The channel impulse response represent the weighted gains and phases at different delays, so yes this is a multipath channel. You can simulate the channel (in Matlab as you requested, what I show below was done in Octave with compatible results) by first creating the complex channel weights:
channel = [c1, c2, c3, c4, c5, c6, c7];
where $c1 = -.005 - j0.004$, $c2 = 0.009 + j0.030$, etc
The following are examples of inspecting and using the channel:
filter
Use the filter command to determine the complex baseband received signal from the complex baseband transmitted signal (analytic signal):
rx = filter(channel, 7, tx)
Where rx is the received signal and tx is the transmitted signal. The denominator factor of 7 is somewhat arbitrary and is just a scaling.
freqz
Use the freqz command to plot the magnitude and phase frequency response of the channel.
freqz(channel)
The horizontal axis is normalized angular frequency from DC to $2\pi$ where $2\pi$ represents the sampling rate used. (So if the tx data was sampled at 1 MHz for example, the right side of the plot would be 1 MHz). Because it is a complex spectrum the full frequency range from DC to the sampling rate is unique as shown.
grpdelay
Use the grpdelay command to determine the group delay of the channel, which is the delay of the signal in time or in samples at each frequency. In the phase vs frequency plot above it appears the channel may be linear phase, however a group delay plot (group delay is $d\phi/d\omega$) would give us a better indication since it will remove the linear trend.
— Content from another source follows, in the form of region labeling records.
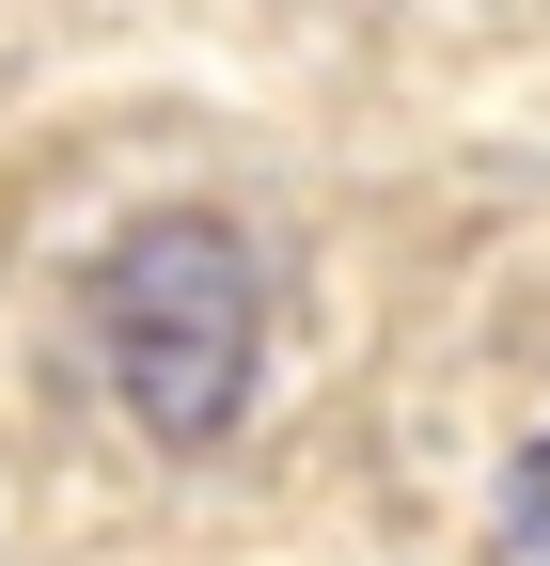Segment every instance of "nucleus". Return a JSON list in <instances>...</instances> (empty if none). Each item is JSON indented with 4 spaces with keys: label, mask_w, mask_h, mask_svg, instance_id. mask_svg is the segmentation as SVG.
<instances>
[{
    "label": "nucleus",
    "mask_w": 550,
    "mask_h": 566,
    "mask_svg": "<svg viewBox=\"0 0 550 566\" xmlns=\"http://www.w3.org/2000/svg\"><path fill=\"white\" fill-rule=\"evenodd\" d=\"M519 551H535V566H550V441H535V457H519Z\"/></svg>",
    "instance_id": "2"
},
{
    "label": "nucleus",
    "mask_w": 550,
    "mask_h": 566,
    "mask_svg": "<svg viewBox=\"0 0 550 566\" xmlns=\"http://www.w3.org/2000/svg\"><path fill=\"white\" fill-rule=\"evenodd\" d=\"M95 363L158 457L236 441V409L267 378V268L221 205H158L95 252Z\"/></svg>",
    "instance_id": "1"
}]
</instances>
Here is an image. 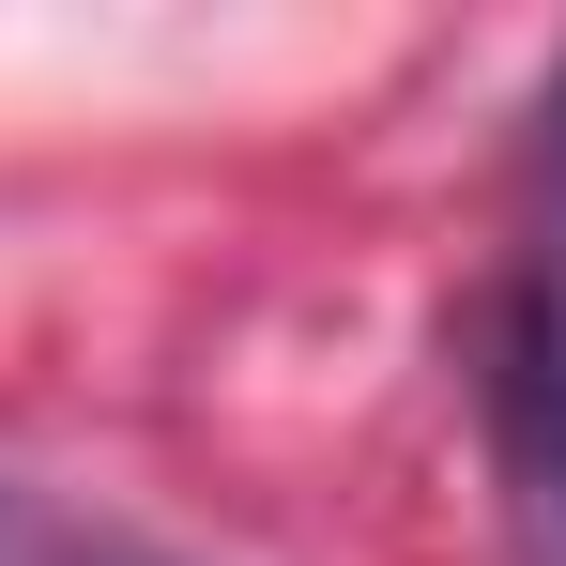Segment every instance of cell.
Wrapping results in <instances>:
<instances>
[{"instance_id": "6da1fadb", "label": "cell", "mask_w": 566, "mask_h": 566, "mask_svg": "<svg viewBox=\"0 0 566 566\" xmlns=\"http://www.w3.org/2000/svg\"><path fill=\"white\" fill-rule=\"evenodd\" d=\"M490 460L521 505V552L566 566V154H536V245L490 291Z\"/></svg>"}]
</instances>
grpdelay(channel, 1, 512, 'whole');
xlabel('Normalized Frequency (rad/sample)')
ylabel('Delay (samples)')
title('Group Delay')
From the above results we see that the channel distortion is not significant or challenging both in magnitude (+/- a few dB) and group delay (+/- half a sample), in comparison to a highly frequency selective channel that would have deep nulls throughout the passband magnitude response. The delay distortion is more pronounced if a lower sampling rate is used, so depends on how many samples per symbol there are (The delay can be converted to seconds by dividing by the sampling rate).
See this post on implementing an MMSE Equalizer to compensate for this channel in the receiver (using the Wiener-Hopf equations): Compensating Loudspeaker frequency response in an audio signal .
For "blind" equalization using this approach, I would use receiver decisions to recreate the expected transmitted signal (including any pulse shaping etc). I did not read your reference link but you could do that as a comparison if that wasn't the technique used directly. A comparison should include performance under lower SNRs.